Medical anthropology studies "human health and disease, health care systems, and biocultural adaptation". It views humans from multidimensional and ecological perspectives. It is one of the most highly developed areas of anthropology and applied anthropology, and is a subfield of social and cultural anthropology that examines the ways in which culture and society are organized around or influenced by issues of health, health care and related issues.
Contents
- Historical background
- Popular medicine and medical systems
- Applied medical anthropology
- The agenda of medical anthropology
- The training of medical anthropologists
- References
The term "medical anthropology" has been used since 1963 as a label for empirical research and theoretical production by anthropologists into the social processes and cultural representations of health, illness and the nursing/care practices associated with these.
Furthermore, in Europe the terms "anthropology of medicine", "anthropology of health" and "anthropology of illness" have also been used, and "medical anthropology", was also a translation of the 19th century Dutch term "medische anthropologie". This term was chosen by some authors during the 1940s to refer to philosophical studies on health and illness.
Historical background
The relationship between anthropology, medicine and medical practice is well documented.

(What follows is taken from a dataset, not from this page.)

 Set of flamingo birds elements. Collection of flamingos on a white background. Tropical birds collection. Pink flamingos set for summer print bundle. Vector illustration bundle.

General anthropology occupied a notable position in the basic medical sciences (which correspond to those subjects commonly known as pre-clinical). However, medical education started to be restricted to the confines of the hospital as a consequence of the development of the clinical gaze and the confinement of patients in observational infirmaries. The hegemony of hospital clinical education and of experimental methodologies suggested by Claude Bernard relegate the value of the practitioners' everyday experience who was previously seen as a source of knowledge represented by the reports called medical geographies and medical topographies both based on ethnographic, demographic, statistical and sometimes epidemiological data. After the development of hospital clinical training the basic source of knowledge in medicine was experimental medicine in the hospital and laboratory, and these factors together meant that over time mostly doctors abandoned ethnography as a tool of knowledge. Most, not all because ethnography remained during a large part of the 20th century as a tool of knowledge in primary health care, rural medicine, and in international public health. The abandonment of ethnography by medicine happened when social anthropology adopted ethnography as one of the markers of its professional identity and started to depart from the initial project of general anthropology. The divergence of professional anthropology from medicine was never a complete split. The relationships between the two disciplines remained constant during the 20th century, until the development of modern medical anthropology in the 1960s and 1970s. A large number of contributors to 20th Century medical anthropology had their primary training in medicine, nursing, psychology or psychiatry, including W. H. R. Rivers, Abram Kardiner, Robert I. Levy, Jean Benoist, Gonzalo Aguirre Beltrán and Arthur Kleinman. Some of them share clinical and anthropological roles. Others came from anthropology or social sciences, like George Foster, William Caudill, Byron Good, Tullio Seppilli, Gilles Bibeau, Lluis Mallart, Andràs Zempleni, Gilbert Lewis, Ronald Frankenberg, and Eduardo Menéndez. A recent book by Saillant & Genest describes a large international panorama of the development of medical anthropology, and some of the main theoretical and intellectual actual debates.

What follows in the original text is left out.